©ANNUNCIATA GALERIA, MILAN/PRIVATE COLLECTION, MILAN
©ANNUNCIATA GALERIA, MILAN/PRIVATE COLLECTION, MILAN
This fascinating exhibition, curated by Sam Bardaouil and Till Fellrath in cooperation with Bernard Blistene and Catherine David of the Centre Pompidou, is devoted to the Surrealist artists and writers group Art et Liberté. It presents a little-known chapter in the aesthetic struggles and the political activism in Egypt between 1938 and 1948. Rallying behind the Egyptian Surrealist poets Georges Henin and Albert Cossery’s 1937 manifesto “Long Live Degenerate Art,” which stood in opposition to Hitler’s attack on modern art in Munich, the group considered Surrealism a natural artistic expression of contemporary issues outside of Fascism, Communism, and Capitalist ideology.
©COLLECTION OF H.E. SH. HASSAN M. A. AL THANI, DOHA, QATAR
Art et Liberté was founded in Cairo initially to protest the highly patriotic annual Salon du Caire, which organized artists by nationality. The group countered with Surrealist exhibitions and writings that rejected the association of art and nationalism; they dismissed the popular aesthetic currents, ranging from Symbolism to Naturalism. The Art et Liberté artists, writers, photographers, and filmmakers joined with displaced artists who had international affiliations, thereby allowing Art et Liberté to extend its reach to Paris, London, Athens, and San Francisco.

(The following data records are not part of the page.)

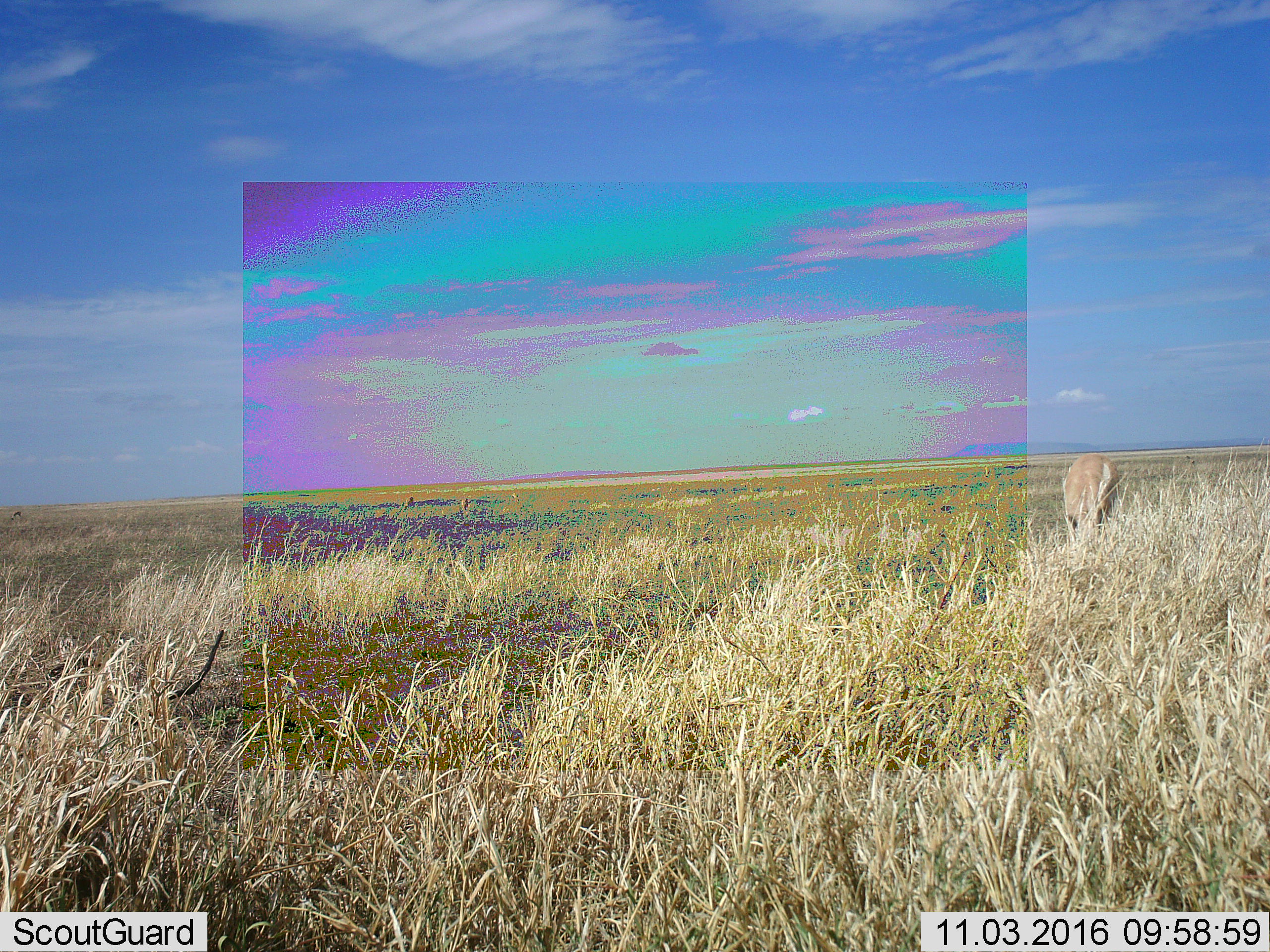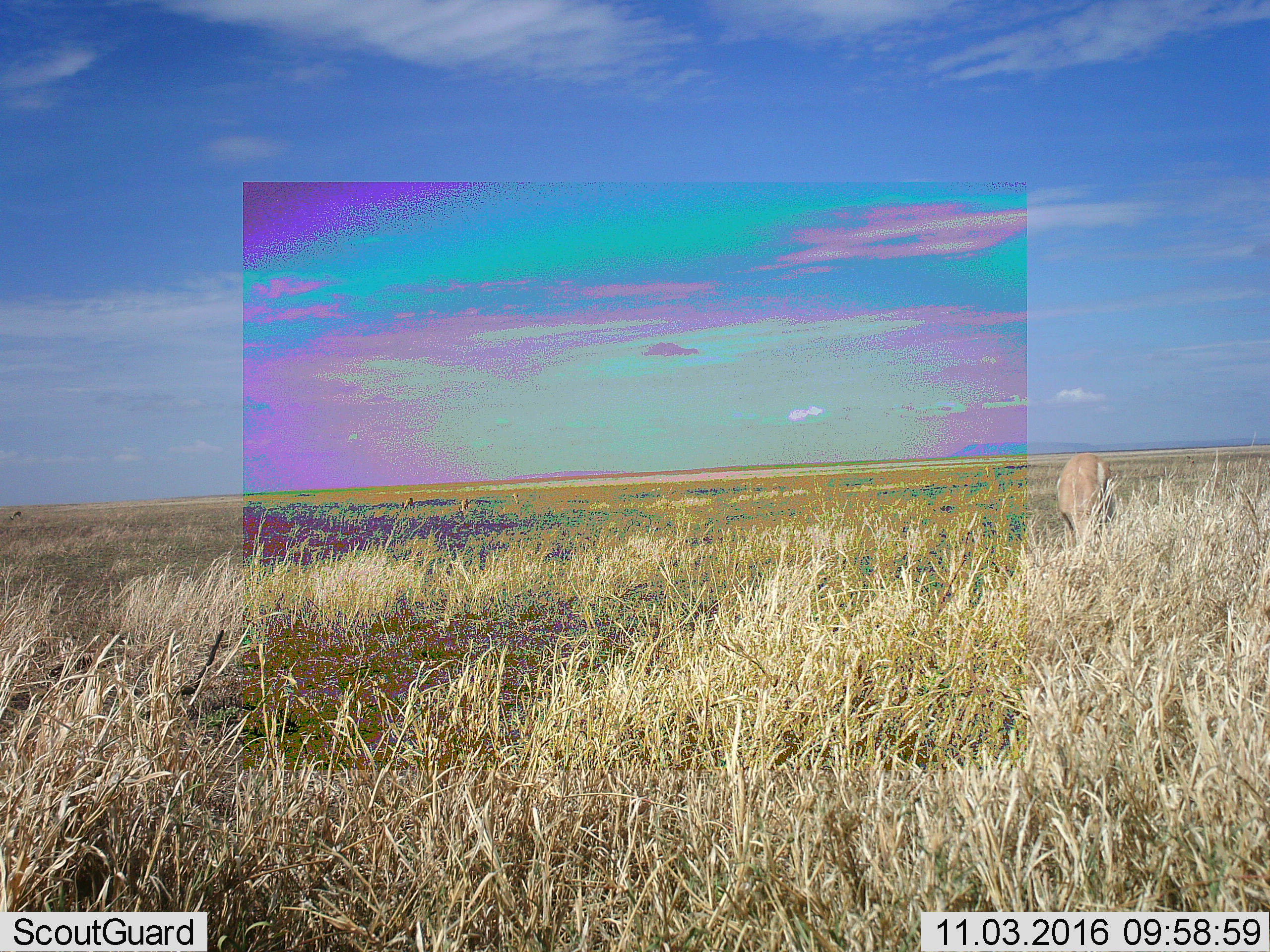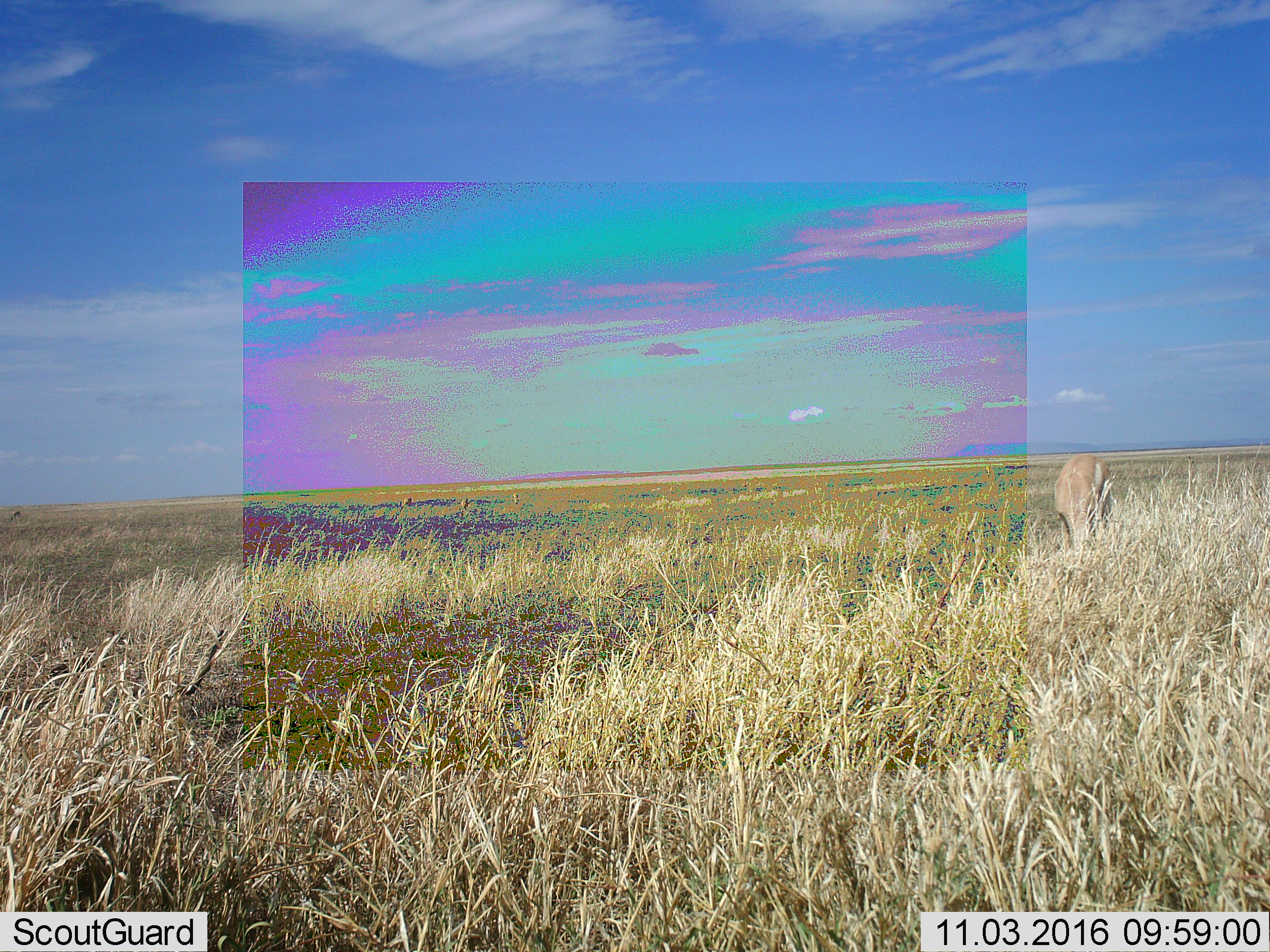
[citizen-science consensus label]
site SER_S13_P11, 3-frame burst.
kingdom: Animalia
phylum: Chordata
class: Mammalia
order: Artiodactyla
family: Bovidae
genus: Nanger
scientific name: Nanger granti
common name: grant's gazelle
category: gazellegrants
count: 1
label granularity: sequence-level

It defined its mission as making art that would be a vehicle for social change. In that way, they aligned themselves with André Breton and Leon Trotsky’s 1938 manifesto “For an Independent Revolutionary Art.” At the same time—like their counterparts in Eastern Europe and Latin America—they insisted that Egyptian Surrealism had native roots in folk tales and crafts as well as in Coptic religious art. Out of this, Art et Liberté evolved its own definition of Surrealism, believing that, in addition to being an art movement, its fundamental mission was “social and moral revolution.”
The painter Ramses Younane, for example, wanted to take Surrealism beyond Dalí and Magritte, whose work he considered too self-conscious, too calculated, and too limited in scope to allow for spontaneous imagination. He also considered automatic writing and drawing too self-involved and lacking in social awareness. Instead, Art et Liberté formulated a style called Subjective Realism, whereby artists incorporated recognizable symbols in works inspired by imagination.

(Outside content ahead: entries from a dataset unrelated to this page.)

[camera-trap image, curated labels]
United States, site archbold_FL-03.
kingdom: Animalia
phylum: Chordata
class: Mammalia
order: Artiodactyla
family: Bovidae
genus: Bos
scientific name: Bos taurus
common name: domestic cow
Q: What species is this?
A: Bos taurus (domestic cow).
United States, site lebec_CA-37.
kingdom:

COLLECTION OF CHRISTOPHE BOULEAU, GENEVA
In this context, that standard subject of naturalist writing and social-realist art, the prostitute in the city, became a major focus for issues of social inequality and economic exploitation.
Pioneering women in the group—Amy Nimr, Nata Lovett-Turner, and Natalija Tile—made feminism a central concern in their own publications, such as the Arabic language al-Tatawwur and the French Don Quichotte. In paintings depicting fragmented bodies, emaciated, distorted, or dismembered figures the female body expressed the society’s harrowing injustice. Photographers, like Lee Miller, Ida Kar, Hassia, Rami Zolgomah, Khorshid, and Van Leo, used solarization and photomontage to deconstruct the human form and created surrealist juxtapositions that were commentaries on colonialism and the Fascist exploitation of Pharaonic Egypt.

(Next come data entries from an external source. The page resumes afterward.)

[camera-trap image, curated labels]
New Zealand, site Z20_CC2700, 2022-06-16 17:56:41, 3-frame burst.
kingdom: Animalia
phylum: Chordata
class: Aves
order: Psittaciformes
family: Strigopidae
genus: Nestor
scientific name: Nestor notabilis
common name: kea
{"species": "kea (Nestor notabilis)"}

THE AMERICAN UNIVERSITY IN CARIO, VAN LEO COLLECTION, ARAB IMAGE FOUNDATION, BEIRUT
In a Cairo within the orbit of war, under British colonial occupation by 140,000 troops, a rising Fascist ideology debated the values of democracy, which became a major preoccupation of artists and writers. Art et Liberté gave Egypt a major intellectual and artistic legacy that is illuminatingly presented in this exhibition with its comprehensive catalogue.
By the end of World War II, in 1946, Art et Liberté was divided by a dissenting organization, the Contemporary Art Group, which no longer identified with Surrealism and wanted to develop an authentic Egyptian Art. Out of this group emerged some of Egypt’s leading modern artists, including, Abdel Hadi el-Gazzar, Hamed Nada, and Samir Rafi. This exhibition gives a unique perspective on the historical and cultural complexity—the artistic, intellectual, and political life of a culture we now view as reduced to religious and political ideology. It also explains the sudden appearance on the international art scene of the sculptures and paintings of Saloua Raouda Choucair, who was Lebanese and of the Druze Religion. Her work evolved amid the turmoil in Beirut, Lebanon—once considered the Switzerland of the Middle East.